[TEXT PROVIDED — start]

# Updated my web page...please check it.



## PerfiCut L&L (Oct 18, 2005)

Our site has been having compatability issues with NETSCAPE and IE, so Ive tried to modify it for use with either browser.

If you get a chance, and dont mind, take a look at let me know what you think. If you run across something that doesnt appear to be working I'd like to know as well, and with what browser you used.

Take note... It is graphic intense, so dialup users be-ware. I will be working on the file sizes to help speed things up for you, but its very time intensive.

Oh yea... right now, only the snow removal site has been updated. Still need to work on the Lawn & Landscape side.

Thanks.

http://perficut.net


----------



## bcf (Oct 29, 2003)

Nice looking site. Very professional. I noticed that the Salting link, under the snow services, the word is barely visible. Other than that, it looks great


----------



## PerfiCut L&L (Oct 18, 2005)

Thanks BCF, I think I fixed them now.


----------



## Grunt0311 (Dec 28, 2005)

Looks great! I use IE, and on the left side where it says "get free estimate click here" it won't let you click. Other than that, I didn't see any problems, except that there is no snow in your 7 day forcast !


----------



## PerfiCut L&L (Oct 18, 2005)

Thanks everyone, I'll try work on some of these this afternoon. I really appreciate it.

Ill be sure to put some snow in the upcoming forecast as well. Perhaps a blizzard next week is in order.


----------



## Andy N. (Dec 14, 2001)

Did you have to get permission to use the Meyer photo on your opening page?


----------



## me1223 (Dec 4, 2005)

I think it looked excellent, very professional, slow to load even on dsl compared to html pages but worth the wait.


----------



## Precision Lawn (Jan 2, 2004)

*web page*

Rob

Very nice looking Who did your web page for you


----------



## SGLC (Jan 7, 2005)

Counties is spelt wrong on the snow plow page as is free in free estimates.


----------



## PerfiCut L&L (Oct 18, 2005)

[TEXT PROVIDED — finish]
[DATA PROVIDED — start]

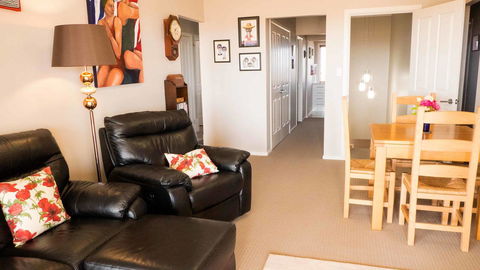 Rezare House Bed & Breakfast - Tourism Cairns 27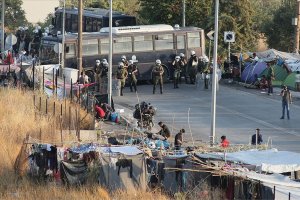 Yunanistan'da binlerce göçmen zehirlenme riski altında tutuluyor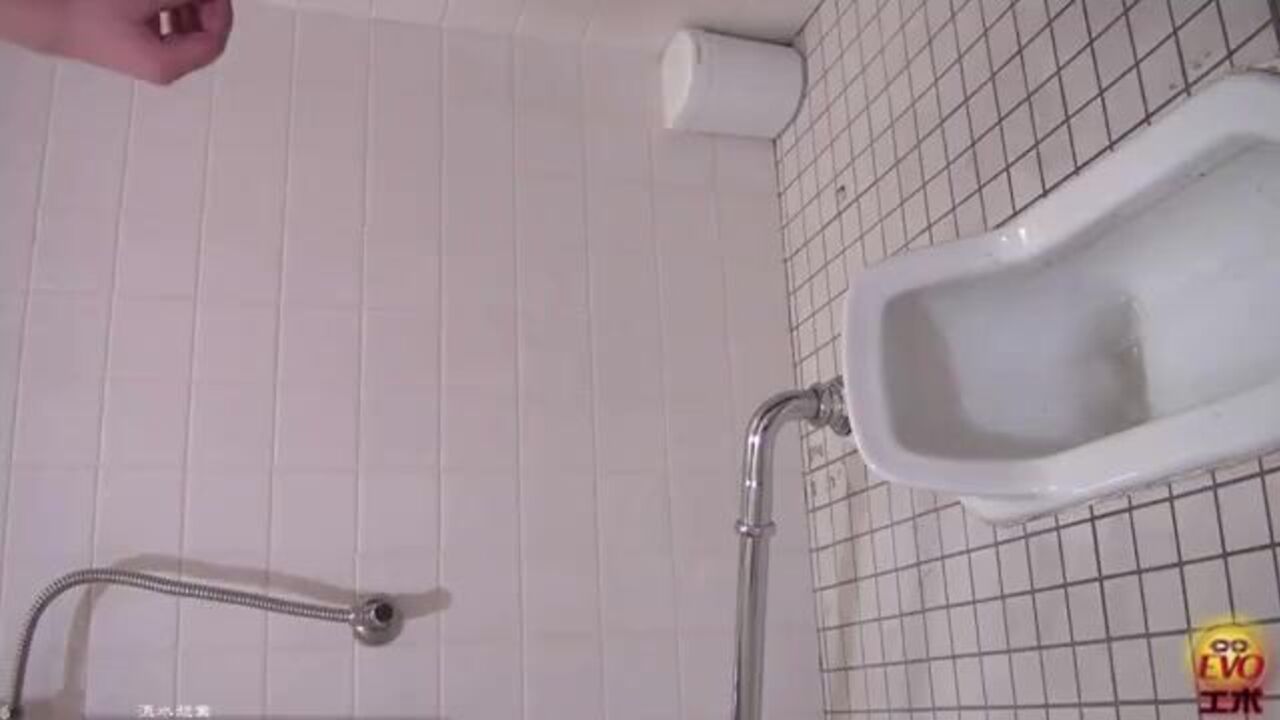 Watch this stunning Japanese girl get her scat filled and show off her stunning body in a hot scat video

[DATA PROVIDED — finish]

- _DIRECTIONS_
(a) In the web page thread, why does the site owner tell dialup users to beware?
(b) Could you go on with the web page thread from its final heading?
The material after the web page thread stands apart from it.

- _EXERCISE RESULTS_
(a) The site is graphic intense. The owner plans to work on the file sizes to speed things up, but says that work is very time intensive.

(b)
*SGLC *


> Counties is spelt <-- wrong on the snow plow page as is free in free estimates.


 Thanks SG, after a while all the letters seem to run together and everything looks mispelt. 

*ROB* ME! ME! ME! , did I mention it was ME!


----------



## MIAWPUKEK (Dec 18, 2004)

Looks great, I sent ya a free estimate request.....one thing I noticed is that "supply" is spelt wrong at the top of the info page. It's spelt "suppoly" nothing major.


----------



## PerfiCut L&L (Oct 18, 2005)

Thanks MIA- my spelling has always been the pitts. It helps make for a more professional appearance when their arent any mispelled words. 

BTW: Got your estimate request, and replied. Didnt know it was you until after I sent it. Thanks again.


----------



## Grn Mtn (Sep 21, 2004)

Quote from your website:In certain applications other chemicals such as road salt, propellant-49, and carious other de-icers may be used.

I think you meant _Various._

I too have DSL and the site is a bit slow. You have a lot going on and that can make it hard to find the rollovers. I really like the salt education section. I would try to stay away from using pictures that don't directly represent your fleet.

Having a website is important and I congratulate you for attempting this yourself.


----------



## DodgeBlizzard (Nov 7, 2003)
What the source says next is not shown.